Critiquée par certains, nous sommes convaincus de l’intérêt de la CHL. Voici pourquoi.

 

Si nos joueurs avaient réussi à passer un tour en Champions Hockey League, nous serions entrain de préparer notre déplacement pour aller les soutenir aux quatre coins de l'Europe. Malheureusement, c’est depuis Genève et sans perspective de nous prévoir un nouveau déplacement européen que nous écrivons ces lignes, nostalgiques d’une compétition que l’on aime et qui nous manque déjà.

 

On a à peu près tout entendu sur cette CHL, et notamment pas mal de commentaires négatifs de gens ne comprenant pas son intérêt ni sa raison d’être. Pour ma part, je me positionne plutôt dans le camp opposé : celui de ses fervents défenseurs. Cette compétition n’est certes pas parfaite, j’en conviens. Mais elle mérite de perdurer.

Section des données:
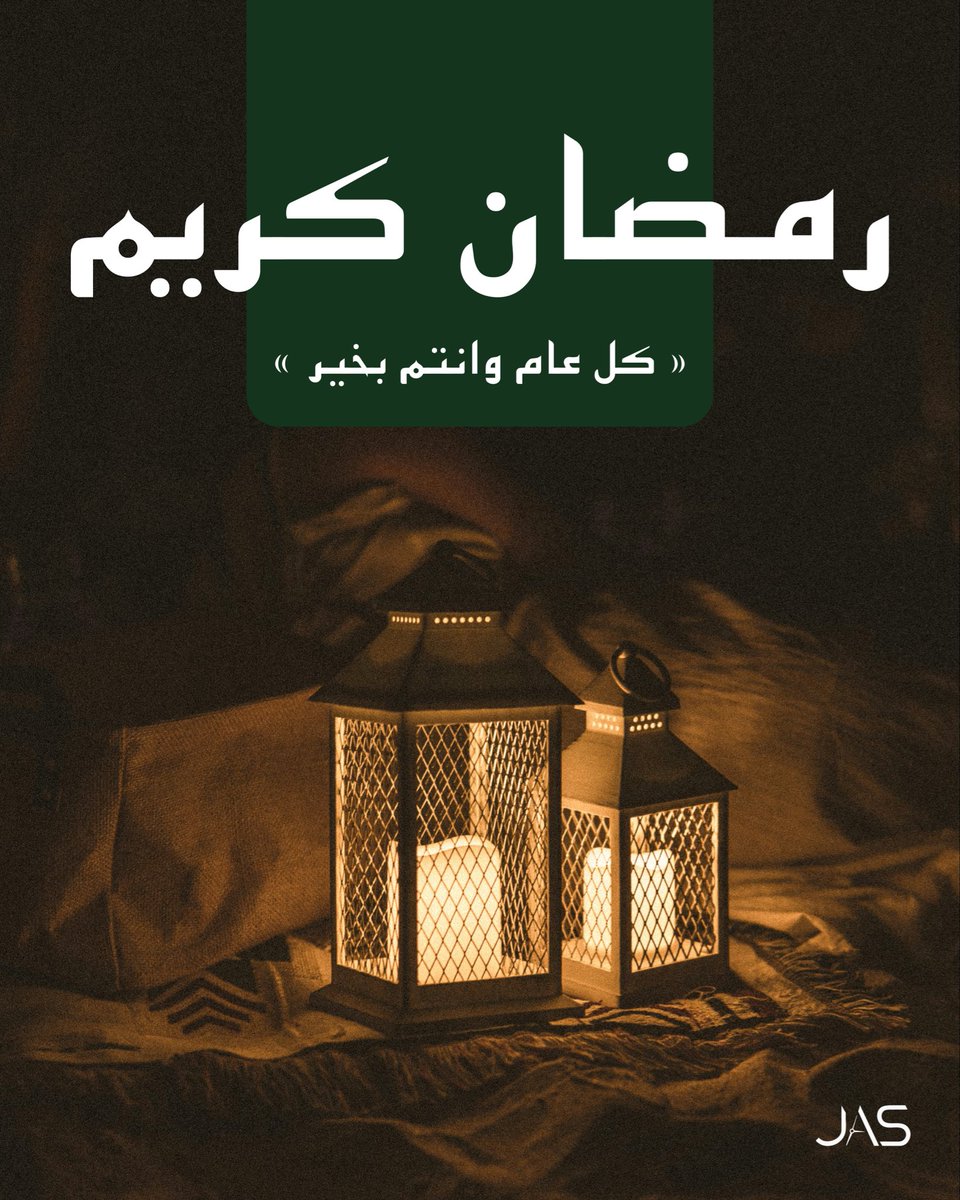 JAS | للتواصل الرقمي tweet media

Énoncé:
Recopiez intégralement et à l'identique le texte sur la Champions Hockey League.

Sortie:
Critiquée par certains, nous sommes convaincus de l’intérêt de la CHL. Voici pourquoi.

 

Si nos joueurs avaient réussi à passer un tour en Champions Hockey League, nous serions entrain de préparer notre déplacement pour aller les soutenir aux quatre coins de l'Europe. Malheureusement, c’est depuis Genève et sans perspective de nous prévoir un nouveau déplacement européen que nous écrivons ces lignes, nostalgiques d’une compétition que l’on aime et qui nous manque déjà.

 

On a à peu près tout entendu sur cette CHL, et notamment pas mal de commentaires négatifs de gens ne comprenant pas son intérêt ni sa raison d’être. Pour ma part, je me positionne plutôt dans le camp opposé : celui de ses fervents défenseurs. Cette compétition n’est certes pas parfaite, j’en conviens. Mais elle mérite de perdurer.